Fintech lender increases loan limit as customer demand accelerates

Small business lender Esme Loans has increased its loan limit to quarter of a million pounds as businesses are drawn to its simple and fast digital platform

In a sign that fintech lending to business is growing rapidly and challenging the traditional banks, fintech lender Esme Loans is increasing the amount of money small and medium-sized enterprises (SMEs) can borrow.

The increase of the loan limit from £150,000 to £250,000 comes after the business, which is part of NatWest’s innovation unit, announced it had now lent £70m to UK SMEs.

Key to its success is how the company uses the latest technologies to automate processes, simplify loan application processes and speed up decision making.

Esme Loans emerged out of an idea in 2016, when NatWest started thinking about how it could add fintech to SME lending. Its NatWest Ventures unit incubated, launched and is scaling the business.

It went live to customers in May 2018, cutting the time it takes to apply for an SME loan to 10 minutes. The speed at which loans can be approved is possible through the use of the latest technology, including artificial intelligence (AI) to replace manual work and application programming interfaces (APIs) to connect with external data.

Esme Loans has grown quickly. In May this year, it reached £50m in the total value lent – but by the end of August, this had jumped to £70m. This followed £20m in lending in the space of 14 weeks. Following the increase in borrowing limit, the company expects this to be over £100m before the end of the year.

Andrew Ellis, head of NatWest Ventures, said Esme Loans is agile and can react quickly to customer demand. “Following a sustained increase in demand for Esme Loans, we have listened and engaged with our customers and are increasing the amount we can lend,” he said.

Read more about Esme Loans

He added that the ease of use of the loan application interface, as well as the fast approvals, are key to attracting SME customers. “The digital application and rapid end processing are resulting in more UK SMEs choosing Esme Loans to grow their business,” said Ellis, adding that the company will continue to invest in technology to improve the service.

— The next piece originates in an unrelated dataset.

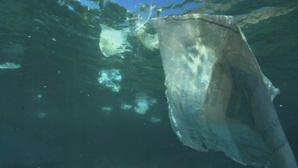 Photo (c) Gavin Parsons / Greenpeace. Cliquez ici pour accéder à la proposition concernant les plastiques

For example, it is looking to improve the proportion of loans that go through without any human involvement. About 10% of loans were approved without any human involvement from start to finish in the company’s early phase, as it deliberately limited the automation so it could monitor activity. Now, it wants to increase the proportion that involves no human contact. To this end, it is working with Microsoft to develop a data warehouse and introduce more AI.

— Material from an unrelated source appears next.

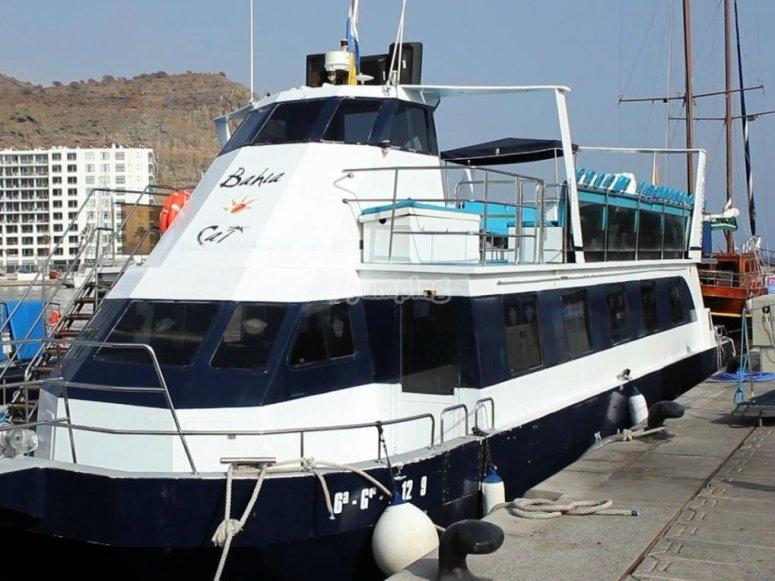 Catamaran en el puerto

The business loans market has proved successful for fintechs – particularly in the SME segment, where businesses often find it difficult to get loans.

According to a recent survey of 2,000 directors at UK SMEs by peer to peer lender Growth Street, almost half of UK SMEs (49%) would seek financing from non-bank lenders as they begin to better understand how they work.

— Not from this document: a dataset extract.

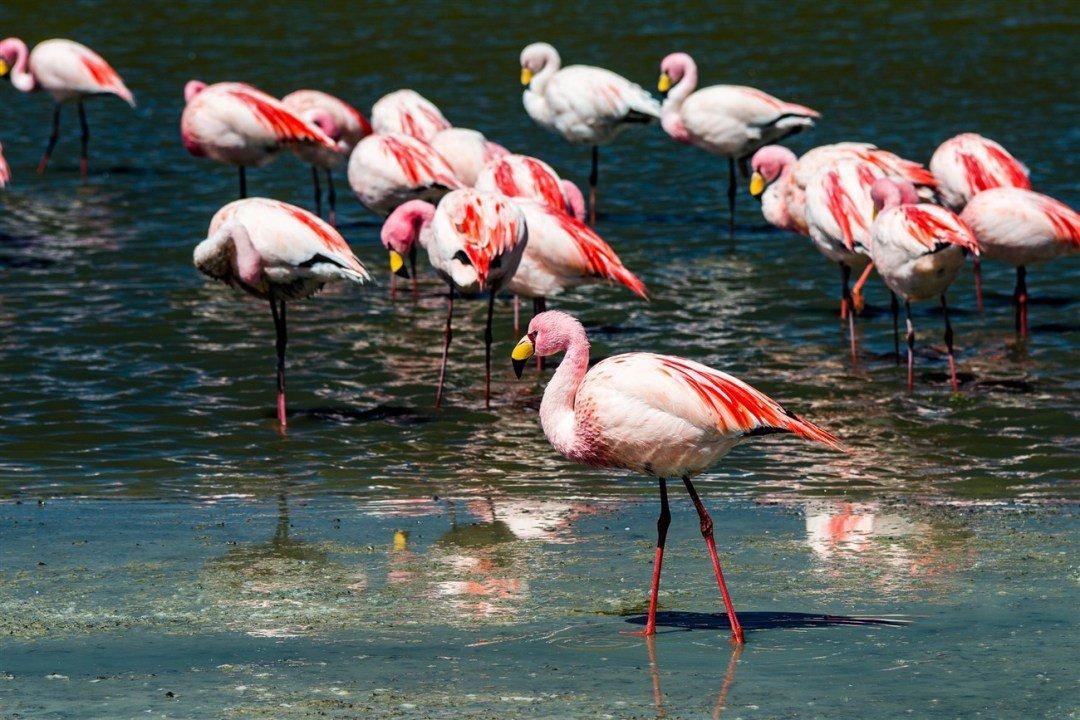 flamingos-2-1300-x-867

When the survey results were released in April, Greg Carter, CEO of Growth Street, said non-bank funding options have a central role to play in the future of UK business banking.

“The fact that nearly half of British SMEs have looked beyond the banks for business finance is a symptom of profound changes affecting the financial services ecosystem,” he said. “As more and more SMEs realise there are real alternatives to traditional banks’ offerings, I expect this figure to keep rising.”

Esme’s fast-growing SME loans figure is evidence of this trend.